> Passage
The guy seems to have left town yesterday and we have no idea where he has gone. Cam went and visited him yesterday morning to pick up the money he owes him and to have a look at the snakes. He still had the snakes on the premises (in the same unclean enclosures) but claims to have sold them all in one lot, except for some of the larger coastals and wouldnt agree to letting Cam have a pick of any of the snakes. He also claimed not to have any cash on him when Cam visited in the morning but agreed to have it ready for him in the afternoon and made an agreement for Cam to come around after uni. When Cam returned the bloke had cleared out, the house was empty no sign of the snakes or the money he owes Cam...

So that really just confirms what a gutless and worthless individual this person is, I wouldnt trust a word he says to anyone. I wonder if the Qld police or parks and Wildlife have any idea about this latest development, I might have to make a couple of calls.

I hope Mother Karma has a surprise in store for him...


----------



## KaotikJezta (Aug 23, 2011)

Well I hope he did sell the snakes and he hasn't let them go or worse.


----------



## Chris1 (Aug 23, 2011)

well, didnt think my opinion of this guy could get any lower, but it has,...

lower than a snakes belly,....


----------



## herpkeeper (Aug 23, 2011)

Just so every body knows - I have PERSONALLY found GOOD homes for ALL of these animals in question ! The person in question no longer keeps animals and probably will never keep reptiles again. There is a case still pending against him, he know's he has f#*^_d up and he is going to face the music ! I am not happy about what has happened as some of those animals where animals that I have bred myself, that's why I have intervened ! BUT I can personally assure everyone concerned about the welfare of these animals, they now are in the care of very dedicated & experienced keepers !

cheers
Mark

Colin, this thread should be closed mate...


----------



## Renenet (Aug 23, 2011)

herpkeeper said:


> I can personally assure everyone concerned about the welfare of these animals, they now are in the care of very dedicated &amp; experienced keepers



That's good to know.


----------



## pharskie (Aug 23, 2011)

> Set task 1
Repeat the rows verbatim, from the line with "Which is furthest from (528,328)" through the final row.
The forum thread and the rows come from unrelated sources.

> Entries supplied
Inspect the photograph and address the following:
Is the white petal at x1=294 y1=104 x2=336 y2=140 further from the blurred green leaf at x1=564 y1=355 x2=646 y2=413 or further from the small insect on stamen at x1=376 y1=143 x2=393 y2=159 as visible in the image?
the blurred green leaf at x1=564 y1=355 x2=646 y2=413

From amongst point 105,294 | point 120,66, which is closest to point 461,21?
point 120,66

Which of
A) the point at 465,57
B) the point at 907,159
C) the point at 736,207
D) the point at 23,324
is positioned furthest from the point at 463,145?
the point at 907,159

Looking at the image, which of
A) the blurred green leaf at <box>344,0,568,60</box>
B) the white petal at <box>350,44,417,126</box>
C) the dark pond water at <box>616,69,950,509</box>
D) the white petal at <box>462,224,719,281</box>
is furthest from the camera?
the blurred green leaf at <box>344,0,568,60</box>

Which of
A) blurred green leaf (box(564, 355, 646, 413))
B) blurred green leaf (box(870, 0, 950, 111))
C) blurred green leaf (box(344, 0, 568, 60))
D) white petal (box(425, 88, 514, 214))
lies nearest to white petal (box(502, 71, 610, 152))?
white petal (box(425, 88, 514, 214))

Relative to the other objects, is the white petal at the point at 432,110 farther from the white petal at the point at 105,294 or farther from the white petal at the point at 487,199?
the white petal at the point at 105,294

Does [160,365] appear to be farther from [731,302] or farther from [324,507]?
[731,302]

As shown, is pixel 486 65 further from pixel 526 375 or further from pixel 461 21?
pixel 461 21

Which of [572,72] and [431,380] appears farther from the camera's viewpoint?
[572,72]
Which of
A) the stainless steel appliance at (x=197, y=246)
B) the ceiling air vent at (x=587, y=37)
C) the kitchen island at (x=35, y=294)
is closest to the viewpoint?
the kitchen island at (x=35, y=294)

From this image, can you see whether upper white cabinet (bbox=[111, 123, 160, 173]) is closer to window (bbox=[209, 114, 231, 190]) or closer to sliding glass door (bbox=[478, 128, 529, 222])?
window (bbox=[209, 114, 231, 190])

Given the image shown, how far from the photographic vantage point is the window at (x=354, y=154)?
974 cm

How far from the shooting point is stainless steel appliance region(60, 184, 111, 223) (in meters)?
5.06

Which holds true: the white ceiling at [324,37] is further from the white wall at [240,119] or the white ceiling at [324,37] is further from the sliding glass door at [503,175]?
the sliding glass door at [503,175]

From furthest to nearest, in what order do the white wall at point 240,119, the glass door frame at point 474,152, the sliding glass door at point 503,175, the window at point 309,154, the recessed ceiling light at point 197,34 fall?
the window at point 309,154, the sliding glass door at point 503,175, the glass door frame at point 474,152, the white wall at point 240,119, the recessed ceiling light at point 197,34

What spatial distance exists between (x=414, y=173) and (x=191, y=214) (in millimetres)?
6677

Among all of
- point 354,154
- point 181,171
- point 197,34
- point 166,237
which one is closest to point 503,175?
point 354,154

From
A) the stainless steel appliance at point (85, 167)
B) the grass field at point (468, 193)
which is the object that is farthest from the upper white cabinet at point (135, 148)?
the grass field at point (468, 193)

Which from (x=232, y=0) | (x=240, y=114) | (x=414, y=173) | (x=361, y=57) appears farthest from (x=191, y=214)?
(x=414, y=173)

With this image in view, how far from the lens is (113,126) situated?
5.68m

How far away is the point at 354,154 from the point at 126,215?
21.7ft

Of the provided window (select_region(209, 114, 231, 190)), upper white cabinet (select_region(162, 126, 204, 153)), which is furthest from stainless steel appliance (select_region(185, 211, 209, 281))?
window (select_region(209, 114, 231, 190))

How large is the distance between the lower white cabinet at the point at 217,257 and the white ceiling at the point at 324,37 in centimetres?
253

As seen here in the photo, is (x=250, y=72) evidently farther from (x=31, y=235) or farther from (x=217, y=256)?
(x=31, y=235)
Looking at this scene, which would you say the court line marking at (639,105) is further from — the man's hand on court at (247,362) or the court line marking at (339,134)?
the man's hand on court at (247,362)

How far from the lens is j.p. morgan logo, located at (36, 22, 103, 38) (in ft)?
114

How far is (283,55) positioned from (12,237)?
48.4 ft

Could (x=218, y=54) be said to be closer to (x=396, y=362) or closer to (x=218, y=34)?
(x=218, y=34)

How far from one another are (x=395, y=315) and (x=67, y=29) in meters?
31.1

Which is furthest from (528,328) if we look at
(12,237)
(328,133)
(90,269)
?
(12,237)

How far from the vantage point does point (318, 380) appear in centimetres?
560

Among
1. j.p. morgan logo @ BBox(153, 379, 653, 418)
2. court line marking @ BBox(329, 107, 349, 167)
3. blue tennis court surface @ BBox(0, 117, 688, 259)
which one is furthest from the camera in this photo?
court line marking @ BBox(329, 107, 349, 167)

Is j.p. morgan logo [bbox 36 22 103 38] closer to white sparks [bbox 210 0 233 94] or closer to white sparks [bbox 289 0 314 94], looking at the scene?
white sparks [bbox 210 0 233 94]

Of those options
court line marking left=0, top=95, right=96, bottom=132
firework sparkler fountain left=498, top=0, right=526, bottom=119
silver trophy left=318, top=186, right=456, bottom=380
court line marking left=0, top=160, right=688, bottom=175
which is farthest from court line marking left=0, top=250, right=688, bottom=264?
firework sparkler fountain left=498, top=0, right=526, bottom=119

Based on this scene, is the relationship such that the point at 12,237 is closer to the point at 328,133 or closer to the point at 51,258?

> Set task 2
Reproduce the forum thread word for word.

> Exercise solution 1
Which is furthest from (528,328) if we look at
(12,237)
(328,133)
(90,269)
?
(12,237)

How far from the vantage point does point (318, 380) appear in centimetres?
560

Among
1. j.p. morgan logo @ BBox(153, 379, 653, 418)
2. court line marking @ BBox(329, 107, 349, 167)
3. blue tennis court surface @ BBox(0, 117, 688, 259)
which one is furthest from the camera in this photo?
court line marking @ BBox(329, 107, 349, 167)

Is j.p. morgan logo [bbox 36 22 103 38] closer to white sparks [bbox 210 0 233 94] or closer to white sparks [bbox 289 0 314 94], looking at the scene?
white sparks [bbox 210 0 233 94]

Of those options
court line marking left=0, top=95, right=96, bottom=132
firework sparkler fountain left=498, top=0, right=526, bottom=119
silver trophy left=318, top=186, right=456, bottom=380
court line marking left=0, top=160, right=688, bottom=175
which is farthest from court line marking left=0, top=250, right=688, bottom=264?
firework sparkler fountain left=498, top=0, right=526, bottom=119

Based on this scene, is the relationship such that the point at 12,237 is closer to the point at 328,133 or closer to the point at 51,258?

> Exercise solution 2
The guy seems to have left town yesterday and we have no idea where he has gone. Cam went and visited him yesterday morning to pick up the money he owes him and to have a look at the snakes. He still had the snakes on the premises (in the same unclean enclosures) but claims to have sold them all in one lot, except for some of the larger coastals and wouldnt agree to letting Cam have a pick of any of the snakes. He also claimed not to have any cash on him when Cam visited in the morning but agreed to have it ready for him in the afternoon and made an agreement for Cam to come around after uni. When Cam returned the bloke had cleared out, the house was empty no sign of the snakes or the money he owes Cam...

So that really just confirms what a gutless and worthless individual this person is, I wouldnt trust a word he says to anyone. I wonder if the Qld police or parks and Wildlife have any idea about this latest development, I might have to make a couple of calls.

I hope Mother Karma has a surprise in store for him...


----------



## KaotikJezta (Aug 23, 2011)

Well I hope he did sell the snakes and he hasn't let them go or worse.


----------



## Chris1 (Aug 23, 2011)

well, didnt think my opinion of this guy could get any lower, but it has,...

lower than a snakes belly,....


----------



## herpkeeper (Aug 23, 2011)

Just so every body knows - I have PERSONALLY found GOOD homes for ALL of these animals in question ! The person in question no longer keeps animals and probably will never keep reptiles again. There is a case still pending against him, he know's he has f#*^_d up and he is going to face the music ! I am not happy about what has happened as some of those animals where animals that I have bred myself, that's why I have intervened ! BUT I can personally assure everyone concerned about the welfare of these animals, they now are in the care of very dedicated & experienced keepers !

cheers
Mark

Colin, this thread should be closed mate...


----------



## Renenet (Aug 23, 2011)

herpkeeper said:


> I can personally assure everyone concerned about the welfare of these animals, they now are in the care of very dedicated &amp; experienced keepers



That's good to know.


----------



## pharskie (Aug 23, 2011)